The arrival of the San Antonio and Aransas Pass Railway in 1887 brought increased economic opportunity, and by 1890 the population of Boerne had risen to 800. Boerne residents voted to incorporate in 1909 and established a mayor-alderman form of city government. Also in that year they established the Boerne Independent School District.
The population was reported at 950 in 1914, and the community prospered through the 1920s. The Great Depression of the 1930s, however, all but put an end to the tourism and cotton farming that had been staples of the local economy. The population fell from an estimated 2,000 in 1928 to 1,117 in 1931; it had risen to only 1,271 by the 1940s.

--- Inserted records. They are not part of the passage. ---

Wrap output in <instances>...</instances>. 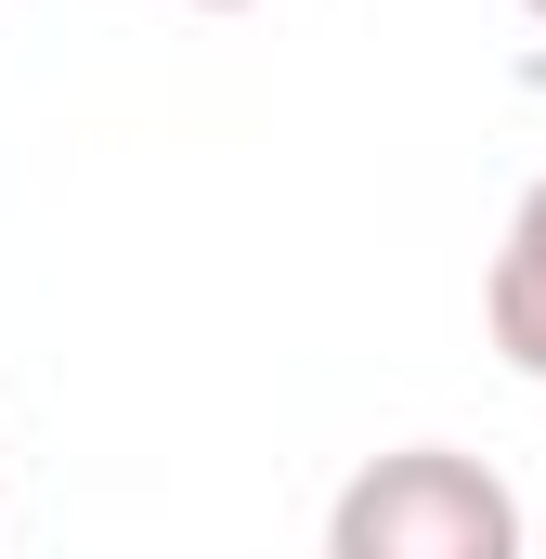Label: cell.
<instances>
[{
    "label": "cell",
    "instance_id": "cell-3",
    "mask_svg": "<svg viewBox=\"0 0 546 559\" xmlns=\"http://www.w3.org/2000/svg\"><path fill=\"white\" fill-rule=\"evenodd\" d=\"M195 13H235V0H195Z\"/></svg>",
    "mask_w": 546,
    "mask_h": 559
},
{
    "label": "cell",
    "instance_id": "cell-4",
    "mask_svg": "<svg viewBox=\"0 0 546 559\" xmlns=\"http://www.w3.org/2000/svg\"><path fill=\"white\" fill-rule=\"evenodd\" d=\"M521 13H534V26H546V0H521Z\"/></svg>",
    "mask_w": 546,
    "mask_h": 559
},
{
    "label": "cell",
    "instance_id": "cell-2",
    "mask_svg": "<svg viewBox=\"0 0 546 559\" xmlns=\"http://www.w3.org/2000/svg\"><path fill=\"white\" fill-rule=\"evenodd\" d=\"M482 338L508 352V378H534V391H546V182L508 209V235H495V274H482Z\"/></svg>",
    "mask_w": 546,
    "mask_h": 559
},
{
    "label": "cell",
    "instance_id": "cell-1",
    "mask_svg": "<svg viewBox=\"0 0 546 559\" xmlns=\"http://www.w3.org/2000/svg\"><path fill=\"white\" fill-rule=\"evenodd\" d=\"M325 559H521V495L455 442H391L339 481Z\"/></svg>",
    "mask_w": 546,
    "mask_h": 559
}]
</instances>
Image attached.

In the 1950s, however, many residents turned to nearby San Antonio for employment, and Boerne became a bedroom community. The population grew at a slow but steady rate, reaching 2,169 in 1960. In the 1960s construction in neighboring Bexar County of the San Antonio Medical Center and the University of Texas at San Antonio, as well as the completion of Interstate Highway 10, made Boerne even more attractive as a town from which to commute. Its population rose to 2,400 by 1970, 3,254 by 1980, and to 4,274 by 1990. In the 1990s the population exceeded 5,000, making Boerne eligible for home rule. This was voted in by its citizens in 1995. Accelerated growth in the late 1990s and early 2000s has increased the population to 10,471 according to the 2010 census.
In spite of the influx of different ethnic groups, the German cultural tradition has dominated the community in many ways. The Boerne Gesangverein, or singing society, was established in 1860 and was an important social and recreational organization until it disbanded in 1977. German community organizations still active include the Boerne Schuetzen Verein, a shooting club formed in 1864, and the Boerne Village Band, which was formed about the same time as the singing society. Boerne has also held an annual celebration, the Berges Fest, since 1967.